Reading text –
__________
30. Accordingly, we clarify the legal position on the subject on the admissibility of the electronic evidence, especially by a party who is not in possession of device from which the document is produced. Such party cannot be required to produce certificate under Section 65-B(4) of the Evidence Act. The applicability of requirement of certificate being procedural can be relaxed by the court wherever interest of justice so justifies."

27. In Arjun Panditrao Khotkar v. Kailash Kushanrao Gorantyal, (2020) 7 SCC 1 the Hon'ble Supreme Court overruled the judgment in Shafhi Mohammad (Supra) so far as it held that "In a case where electronic evidence is produced by a party who is not in possession of a device, applicability of Sections 63 and 65 of the Evidence Act cannot be held to be excluded" and held that: -

"45. Thus, it is clear that the major premise of Shafhi Mohammad that such certificate cannot be secured by persons who are not in possession of an electronic device is wholly incorrect. An application can always be made to a Judge for production of such a certificate from the requisite person under Section 65-B(4) in cases in which such person refuses to give it.
* * *
47. ...where the requisite certificate has been applied for from the person or the authority concerned, and the person or authority either refuses to give such certificate, or does not reply to such demand, the party asking for such certificate can apply to the court for its production under the provisions aforementioned of the Evidence Act, CPC or CrPC. Once such application is made to the court, and the court then orders or directs that the requisite certificate be produced by a person to whom it sends a summons to produce such certificate, the party asking for the certificate has done all that he can possibly do to obtain the requisite certificate. Two Latin maxims become important at this stage. The first is lex non cogit ad impossibilia i.e. the law does not demand the impossible, and impotentia excusat legem i.e. when there is a disability that makes it impossible to obey the law, the alleged disobedience of the law is excused.
* * *
51. On an application of the aforesaid maxims to the present case, it is clear that though Section 65-B(4) is mandatory, yet, on the facts of this case, the respondents, having done everything possible to obtain the necessary certificate, which was to be given by a third party over whom the respondents had no control, must be relieved of the mandatory obligation contained in the said sub-section.
__________
Scene question records
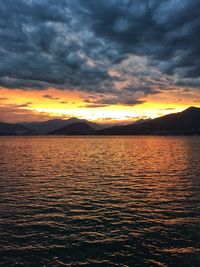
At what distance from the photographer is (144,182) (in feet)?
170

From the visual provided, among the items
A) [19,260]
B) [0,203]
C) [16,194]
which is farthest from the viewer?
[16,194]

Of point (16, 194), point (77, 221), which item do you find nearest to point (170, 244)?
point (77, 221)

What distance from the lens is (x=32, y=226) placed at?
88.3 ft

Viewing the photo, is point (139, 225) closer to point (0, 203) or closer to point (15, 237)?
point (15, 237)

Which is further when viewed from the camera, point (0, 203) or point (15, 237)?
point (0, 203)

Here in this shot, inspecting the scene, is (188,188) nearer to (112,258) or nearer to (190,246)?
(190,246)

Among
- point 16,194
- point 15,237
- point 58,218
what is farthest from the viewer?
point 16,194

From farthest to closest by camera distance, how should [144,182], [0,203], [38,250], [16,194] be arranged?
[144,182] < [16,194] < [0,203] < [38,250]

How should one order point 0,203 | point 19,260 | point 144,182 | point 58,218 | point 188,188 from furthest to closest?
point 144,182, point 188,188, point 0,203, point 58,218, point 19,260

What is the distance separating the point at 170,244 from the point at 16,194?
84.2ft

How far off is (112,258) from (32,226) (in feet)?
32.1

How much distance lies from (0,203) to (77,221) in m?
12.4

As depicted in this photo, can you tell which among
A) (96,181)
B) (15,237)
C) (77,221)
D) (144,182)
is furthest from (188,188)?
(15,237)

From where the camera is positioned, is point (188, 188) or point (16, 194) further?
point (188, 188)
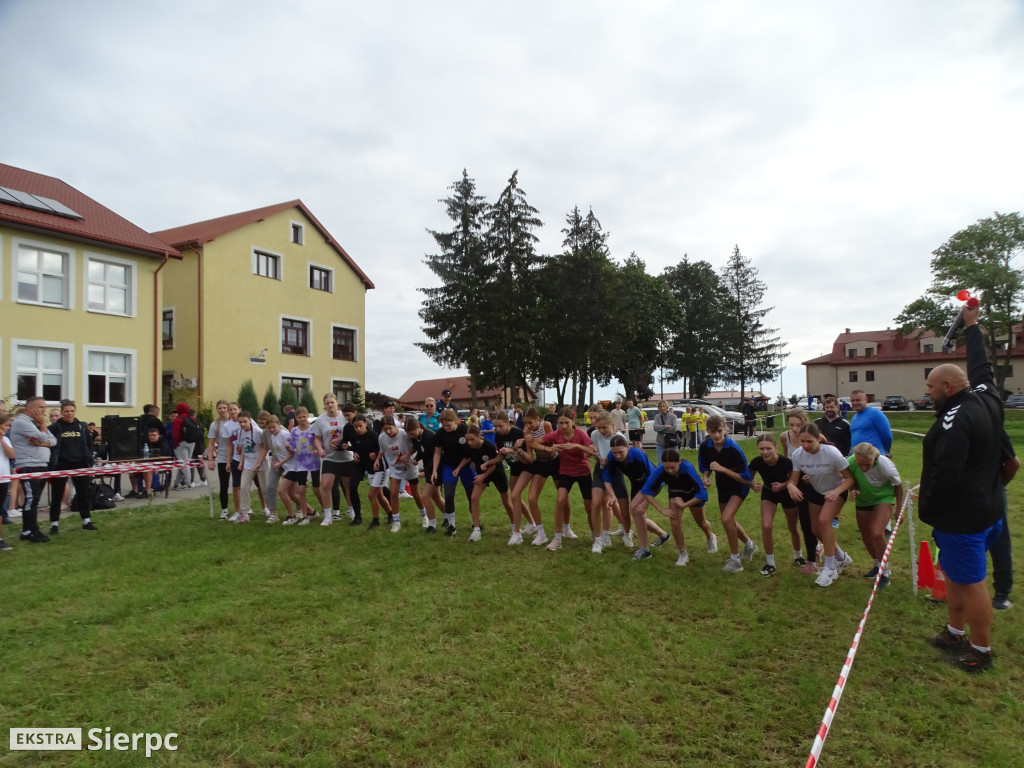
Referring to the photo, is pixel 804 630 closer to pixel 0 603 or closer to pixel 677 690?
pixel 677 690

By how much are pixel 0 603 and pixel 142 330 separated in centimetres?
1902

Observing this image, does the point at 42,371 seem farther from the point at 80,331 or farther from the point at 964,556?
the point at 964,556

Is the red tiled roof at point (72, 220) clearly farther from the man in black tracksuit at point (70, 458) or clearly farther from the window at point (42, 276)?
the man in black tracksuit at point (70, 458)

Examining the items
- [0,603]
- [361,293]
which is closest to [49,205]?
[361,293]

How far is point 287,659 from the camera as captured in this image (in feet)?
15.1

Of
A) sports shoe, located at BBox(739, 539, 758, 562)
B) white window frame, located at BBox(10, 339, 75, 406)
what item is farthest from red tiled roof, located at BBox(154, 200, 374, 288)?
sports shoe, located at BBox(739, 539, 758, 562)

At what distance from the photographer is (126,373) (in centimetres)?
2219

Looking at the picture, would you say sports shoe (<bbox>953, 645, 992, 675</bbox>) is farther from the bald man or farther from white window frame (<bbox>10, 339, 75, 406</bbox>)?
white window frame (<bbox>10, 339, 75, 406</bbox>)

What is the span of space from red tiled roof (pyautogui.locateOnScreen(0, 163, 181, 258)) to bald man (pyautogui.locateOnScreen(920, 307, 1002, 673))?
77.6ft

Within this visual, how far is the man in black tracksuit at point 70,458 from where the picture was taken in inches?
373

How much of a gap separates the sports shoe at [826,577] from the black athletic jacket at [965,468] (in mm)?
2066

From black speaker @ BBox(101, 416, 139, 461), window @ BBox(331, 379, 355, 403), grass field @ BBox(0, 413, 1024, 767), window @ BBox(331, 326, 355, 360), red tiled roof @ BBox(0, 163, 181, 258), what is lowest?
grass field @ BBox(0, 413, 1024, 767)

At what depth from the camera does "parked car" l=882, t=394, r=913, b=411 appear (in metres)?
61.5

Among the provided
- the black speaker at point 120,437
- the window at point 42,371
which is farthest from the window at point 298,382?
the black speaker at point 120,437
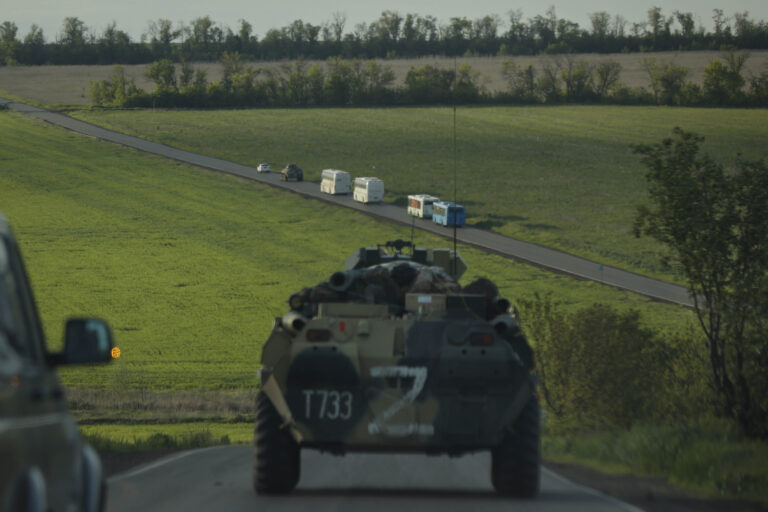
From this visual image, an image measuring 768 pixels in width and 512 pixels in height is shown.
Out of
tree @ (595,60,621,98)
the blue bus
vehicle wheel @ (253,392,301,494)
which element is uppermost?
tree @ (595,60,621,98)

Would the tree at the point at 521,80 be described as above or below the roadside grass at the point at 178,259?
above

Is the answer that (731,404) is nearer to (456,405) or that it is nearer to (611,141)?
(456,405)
__________
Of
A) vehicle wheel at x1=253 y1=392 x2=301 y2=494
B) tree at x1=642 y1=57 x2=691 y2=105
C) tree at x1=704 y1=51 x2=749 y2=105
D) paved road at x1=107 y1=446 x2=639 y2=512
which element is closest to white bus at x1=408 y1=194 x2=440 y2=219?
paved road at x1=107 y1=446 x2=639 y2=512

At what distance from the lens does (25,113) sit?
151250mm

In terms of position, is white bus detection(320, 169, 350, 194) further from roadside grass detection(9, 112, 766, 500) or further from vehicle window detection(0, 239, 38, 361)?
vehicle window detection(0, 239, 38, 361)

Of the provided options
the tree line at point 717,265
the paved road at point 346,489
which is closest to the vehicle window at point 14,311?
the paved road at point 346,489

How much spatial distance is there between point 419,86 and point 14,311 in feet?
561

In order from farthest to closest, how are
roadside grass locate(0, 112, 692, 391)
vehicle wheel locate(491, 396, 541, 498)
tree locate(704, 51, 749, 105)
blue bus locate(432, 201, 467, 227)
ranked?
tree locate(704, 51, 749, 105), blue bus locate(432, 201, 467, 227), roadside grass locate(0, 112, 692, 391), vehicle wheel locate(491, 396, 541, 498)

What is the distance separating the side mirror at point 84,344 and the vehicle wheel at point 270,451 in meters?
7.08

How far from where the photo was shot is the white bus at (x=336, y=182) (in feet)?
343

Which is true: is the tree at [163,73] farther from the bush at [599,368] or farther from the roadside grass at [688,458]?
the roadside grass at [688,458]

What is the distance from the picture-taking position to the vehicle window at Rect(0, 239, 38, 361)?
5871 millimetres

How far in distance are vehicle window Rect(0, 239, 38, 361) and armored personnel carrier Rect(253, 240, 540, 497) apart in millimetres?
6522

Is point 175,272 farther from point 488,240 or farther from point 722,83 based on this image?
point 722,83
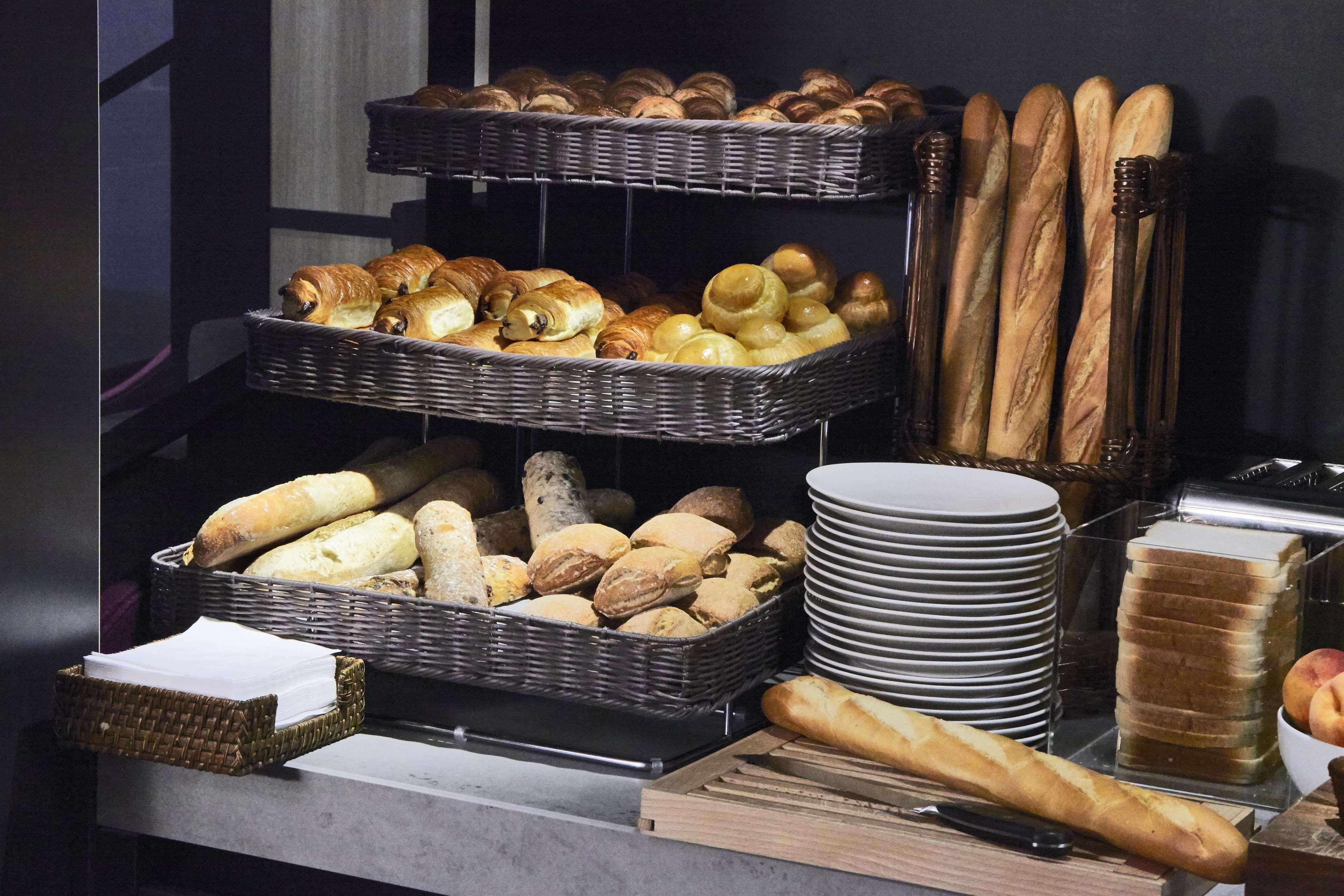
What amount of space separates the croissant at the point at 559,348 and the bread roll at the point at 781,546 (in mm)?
__________
Tasks to carry out –
[1] Answer these questions about the passage on electronic evidence certificates above:
(a) In which case, with its citation, did the Supreme Court overrule Shafhi Mohammad?
(b) What does the text say the maxim lex non cogit ad impossibilia means?
(c) According to paragraph 30, which party cannot be required to produce the certificate under Section 65-B(4)?
[2] Can you carry the passage on electronic evidence certificates forward past its final sentence?

Answers to each task –
[1]
(a) Arjun Panditrao Khotkar v. Kailash Kushanrao Gorantyal, (2020) 7 SCC 1.
(b) The law does not demand the impossible.
(c) A party who is not in possession of the device from which the document is produced.

[2]
52. We may hasten to add that Section 65-B does not speak of the stage at which such certificate must be furnished to the Court. In Anvar P.V. this Court did observe that such certificate must accompany the electronic record when the same is produced in evidence. We may only add that this is so in cases where such certificate could be procured by the person seeking to rely upon an electronic record. However, in cases where either a defective certificate is given, or in cases where such certificate has been demanded and is not given by the person concerned, the Judge conducting the trial must summon the person/persons referred to in Section 65-B(4) of the Evidence Act, and require that such certificate be given by such person/persons. This, the trial Judge ought to do when the electronic record is produced in evidence before him without the requisite certificate in the circumstances aforementioned. This is, of course, subject to discretion being exercised in civil cases in accordance with law, and in accordance with the requirements of justice on the facts of each case. When it comes to criminal trials, it is important to keep in mind the general principle that the accused must be supplied all documents that the prosecution seeks to rely upon before commencement of the trial, under the relevant sections of the CrPC.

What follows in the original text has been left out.